Ahora han aumentado la apuesta y han elegido, además del mar, tierra firme. La realidad es que el Parque de la Constitución está a escasos metros del agua. Es lo que tiene esta ciudad que se engarza a la montaña sin dejar de nadar. Los de la Milla se han hecho con el quiosco que ha habitado este parque de mejor o peor forma durante años y que de alguna manera siempre ha sido promesa y han lanzado una propuesta sencilla, más económica, formada por platos informales llamados a amenizar una quedada entre verdes.
Los hits de la carta
La ensaladilla, gustosa, es la misma que la de su otro espacio: patata casi emulsionada con mahonesa y toque ahumado del atún rojo a la brasa que despierta con la piparra. Una de las mejores de la localidad. El taco César será otro de los hits del lugar: una hoja de cogollo con pequeñas gambas fritas vestidas con la susodicha salsa y parmesano, lo que recuerda la buena mano de esta gente con las frituras, que aquí también ofrecen, en versión reducida, para comer con las manos (aunque los calamares aquí no estén a la altura de lo esperado).

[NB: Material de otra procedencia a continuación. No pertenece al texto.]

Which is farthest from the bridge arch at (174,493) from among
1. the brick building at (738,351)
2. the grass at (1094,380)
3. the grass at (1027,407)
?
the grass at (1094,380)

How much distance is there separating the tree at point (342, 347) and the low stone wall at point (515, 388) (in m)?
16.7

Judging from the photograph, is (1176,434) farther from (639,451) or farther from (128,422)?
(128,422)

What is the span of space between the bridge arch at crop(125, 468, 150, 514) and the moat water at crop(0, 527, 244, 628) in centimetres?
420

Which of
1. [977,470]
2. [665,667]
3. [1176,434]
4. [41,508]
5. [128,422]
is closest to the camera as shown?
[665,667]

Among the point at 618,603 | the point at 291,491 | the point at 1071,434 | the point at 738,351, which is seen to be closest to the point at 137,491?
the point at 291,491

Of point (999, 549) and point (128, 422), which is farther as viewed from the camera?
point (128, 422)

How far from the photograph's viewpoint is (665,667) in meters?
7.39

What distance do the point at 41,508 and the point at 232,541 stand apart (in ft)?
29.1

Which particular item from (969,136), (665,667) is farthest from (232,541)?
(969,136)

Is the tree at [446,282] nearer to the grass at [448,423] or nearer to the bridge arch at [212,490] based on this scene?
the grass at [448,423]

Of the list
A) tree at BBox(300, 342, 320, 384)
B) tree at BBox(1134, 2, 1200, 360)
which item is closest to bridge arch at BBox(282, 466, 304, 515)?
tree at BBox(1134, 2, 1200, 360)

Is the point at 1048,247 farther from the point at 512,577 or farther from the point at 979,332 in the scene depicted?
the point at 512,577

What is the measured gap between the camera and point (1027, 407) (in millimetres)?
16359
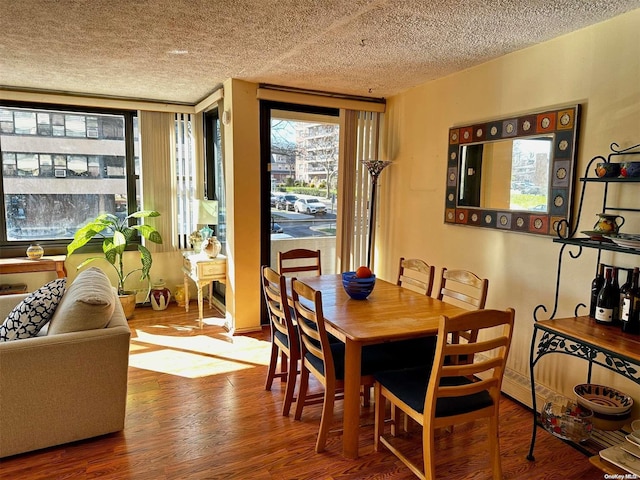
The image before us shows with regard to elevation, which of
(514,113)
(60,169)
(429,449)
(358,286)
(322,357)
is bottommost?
(429,449)

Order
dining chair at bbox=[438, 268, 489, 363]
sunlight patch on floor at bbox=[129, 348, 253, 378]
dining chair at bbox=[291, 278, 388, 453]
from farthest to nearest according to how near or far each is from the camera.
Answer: sunlight patch on floor at bbox=[129, 348, 253, 378] → dining chair at bbox=[438, 268, 489, 363] → dining chair at bbox=[291, 278, 388, 453]

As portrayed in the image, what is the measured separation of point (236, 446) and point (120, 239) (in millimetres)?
2859

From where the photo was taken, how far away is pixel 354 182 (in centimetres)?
445

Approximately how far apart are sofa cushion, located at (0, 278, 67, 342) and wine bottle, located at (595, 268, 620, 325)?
9.84 feet

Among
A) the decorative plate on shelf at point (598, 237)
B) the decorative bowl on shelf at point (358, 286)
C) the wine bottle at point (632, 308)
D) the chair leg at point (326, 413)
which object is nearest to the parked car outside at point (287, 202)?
the decorative bowl on shelf at point (358, 286)

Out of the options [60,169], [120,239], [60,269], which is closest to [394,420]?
[120,239]

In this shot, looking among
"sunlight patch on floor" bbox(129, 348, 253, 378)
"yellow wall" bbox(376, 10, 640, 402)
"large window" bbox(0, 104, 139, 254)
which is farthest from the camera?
"large window" bbox(0, 104, 139, 254)

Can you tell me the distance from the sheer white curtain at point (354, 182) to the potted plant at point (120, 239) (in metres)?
2.04

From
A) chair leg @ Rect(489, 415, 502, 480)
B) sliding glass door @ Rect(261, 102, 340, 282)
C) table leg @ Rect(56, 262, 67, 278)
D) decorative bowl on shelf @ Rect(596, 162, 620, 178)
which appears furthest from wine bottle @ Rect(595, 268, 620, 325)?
table leg @ Rect(56, 262, 67, 278)

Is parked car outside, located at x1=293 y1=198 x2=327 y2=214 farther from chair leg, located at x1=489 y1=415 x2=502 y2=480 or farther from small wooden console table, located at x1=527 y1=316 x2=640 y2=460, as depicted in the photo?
chair leg, located at x1=489 y1=415 x2=502 y2=480

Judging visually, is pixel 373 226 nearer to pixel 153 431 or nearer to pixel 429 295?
pixel 429 295

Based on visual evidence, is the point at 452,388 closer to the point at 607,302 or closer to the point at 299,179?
the point at 607,302

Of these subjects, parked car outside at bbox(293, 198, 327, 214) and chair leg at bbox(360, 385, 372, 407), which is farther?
parked car outside at bbox(293, 198, 327, 214)

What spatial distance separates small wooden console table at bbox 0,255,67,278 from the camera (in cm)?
408
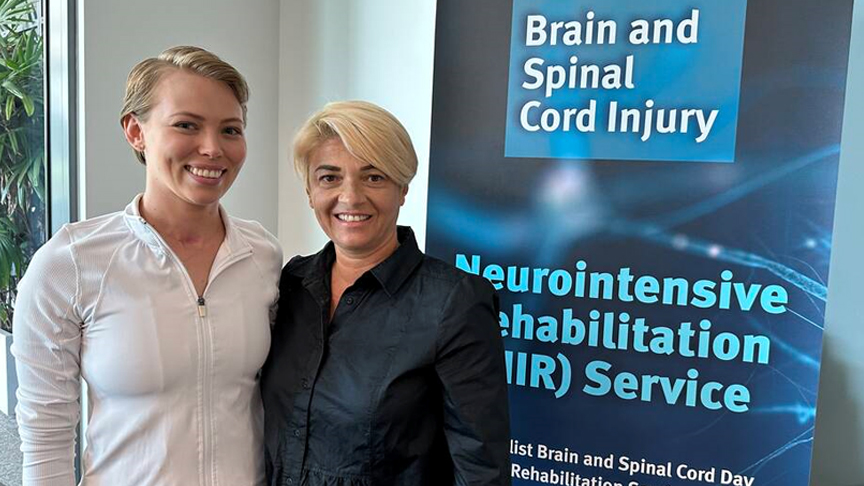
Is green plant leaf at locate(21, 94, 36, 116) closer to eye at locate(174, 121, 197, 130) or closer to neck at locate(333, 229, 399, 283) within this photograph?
eye at locate(174, 121, 197, 130)

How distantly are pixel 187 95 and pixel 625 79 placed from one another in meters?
1.09

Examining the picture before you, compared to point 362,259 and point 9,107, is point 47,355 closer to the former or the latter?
point 362,259

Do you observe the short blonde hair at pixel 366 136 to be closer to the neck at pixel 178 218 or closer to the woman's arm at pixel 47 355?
the neck at pixel 178 218

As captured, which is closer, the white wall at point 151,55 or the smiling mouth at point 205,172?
the smiling mouth at point 205,172

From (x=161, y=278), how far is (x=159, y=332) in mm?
107

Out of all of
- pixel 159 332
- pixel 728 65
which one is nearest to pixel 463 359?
pixel 159 332

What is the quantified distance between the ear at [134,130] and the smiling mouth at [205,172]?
0.39 ft

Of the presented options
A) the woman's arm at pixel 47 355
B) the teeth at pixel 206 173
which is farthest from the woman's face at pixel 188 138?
the woman's arm at pixel 47 355

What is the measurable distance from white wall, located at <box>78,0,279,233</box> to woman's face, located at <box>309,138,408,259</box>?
119 centimetres

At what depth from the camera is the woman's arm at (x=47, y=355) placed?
120 centimetres

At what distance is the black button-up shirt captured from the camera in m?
1.24

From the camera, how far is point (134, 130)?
131 cm

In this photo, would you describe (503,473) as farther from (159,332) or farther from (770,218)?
(770,218)

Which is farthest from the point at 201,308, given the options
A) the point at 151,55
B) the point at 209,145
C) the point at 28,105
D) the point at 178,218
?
the point at 28,105
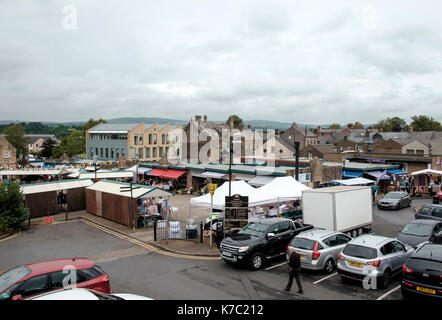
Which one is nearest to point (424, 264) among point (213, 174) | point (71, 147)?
point (213, 174)

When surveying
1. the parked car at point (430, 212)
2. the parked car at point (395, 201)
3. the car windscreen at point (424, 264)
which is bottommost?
the parked car at point (395, 201)

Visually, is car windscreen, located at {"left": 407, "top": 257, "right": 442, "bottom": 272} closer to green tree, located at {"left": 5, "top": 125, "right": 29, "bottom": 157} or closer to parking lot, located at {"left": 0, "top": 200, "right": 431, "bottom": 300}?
parking lot, located at {"left": 0, "top": 200, "right": 431, "bottom": 300}

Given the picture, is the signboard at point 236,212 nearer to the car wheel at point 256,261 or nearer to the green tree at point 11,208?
the car wheel at point 256,261

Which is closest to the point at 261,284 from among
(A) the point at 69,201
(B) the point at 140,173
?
(A) the point at 69,201

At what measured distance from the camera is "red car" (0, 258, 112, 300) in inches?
325

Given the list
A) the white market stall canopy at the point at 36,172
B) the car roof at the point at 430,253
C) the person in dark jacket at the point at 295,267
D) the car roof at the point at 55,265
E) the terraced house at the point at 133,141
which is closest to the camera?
the car roof at the point at 55,265

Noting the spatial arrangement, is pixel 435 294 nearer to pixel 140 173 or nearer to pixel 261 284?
pixel 261 284

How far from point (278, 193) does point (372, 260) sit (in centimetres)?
958

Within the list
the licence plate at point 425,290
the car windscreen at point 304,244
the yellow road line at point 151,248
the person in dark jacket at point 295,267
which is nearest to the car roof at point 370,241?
the car windscreen at point 304,244

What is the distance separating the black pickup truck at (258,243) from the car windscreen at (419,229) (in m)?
5.19

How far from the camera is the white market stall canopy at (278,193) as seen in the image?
65.0 ft

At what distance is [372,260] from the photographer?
11.2 metres

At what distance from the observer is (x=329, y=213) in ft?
54.1

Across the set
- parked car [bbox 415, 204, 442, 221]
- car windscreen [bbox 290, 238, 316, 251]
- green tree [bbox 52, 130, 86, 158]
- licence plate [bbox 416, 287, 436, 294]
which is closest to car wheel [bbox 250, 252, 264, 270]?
car windscreen [bbox 290, 238, 316, 251]
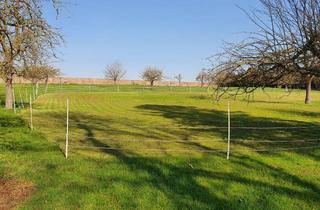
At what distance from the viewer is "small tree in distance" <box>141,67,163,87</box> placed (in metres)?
118

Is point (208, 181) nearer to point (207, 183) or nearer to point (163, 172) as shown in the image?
point (207, 183)

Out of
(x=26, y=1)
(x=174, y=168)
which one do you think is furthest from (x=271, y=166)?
(x=26, y=1)

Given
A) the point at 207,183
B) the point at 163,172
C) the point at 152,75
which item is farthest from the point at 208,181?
the point at 152,75

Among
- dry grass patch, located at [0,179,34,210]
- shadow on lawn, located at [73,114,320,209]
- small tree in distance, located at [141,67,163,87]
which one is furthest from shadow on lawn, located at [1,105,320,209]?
small tree in distance, located at [141,67,163,87]

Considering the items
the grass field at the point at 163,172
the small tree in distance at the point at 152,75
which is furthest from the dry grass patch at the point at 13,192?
the small tree in distance at the point at 152,75

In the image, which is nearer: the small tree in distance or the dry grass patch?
the dry grass patch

En el quiosco, más carne que en el chiringuito de la playa con opciones clasicistas (salsas holandesas, al whisky) y con otras con ese aire asiático que hoy parece ser obligatorio en todo gastrobar que se precie.
El vino sigue siendo marca de la casa y aunque aquí las referencias aparecen en número más reducido, sigue estando al nivel esperado. Opciones interesantes por copa —varias opciones de generosos y espumosos, incluido un champán Nicolas Feuillate— para acompañar los bocados que recuerdan que un día de parque en Marbella no es igual que un día de parque en cualquier otra ciudad.
Hay un parque. Hay senderos enlosados, alguna fuente, un planetario. Hay palomas porque es un parque. También cotorras que llenan el aire con su canto agudo. No es fin de semana, pero desde el otro extremo, quizá desde el tobogán azul oculto entre pinos y palmeras, llega algún que otro grito de niño inglés que compite con el de las aves. Hay niños y niñas y pájaros porque es un parque y ellos no saben que es martes. También hay un bar y un buen sándwich, como en cualquier parque que se precie.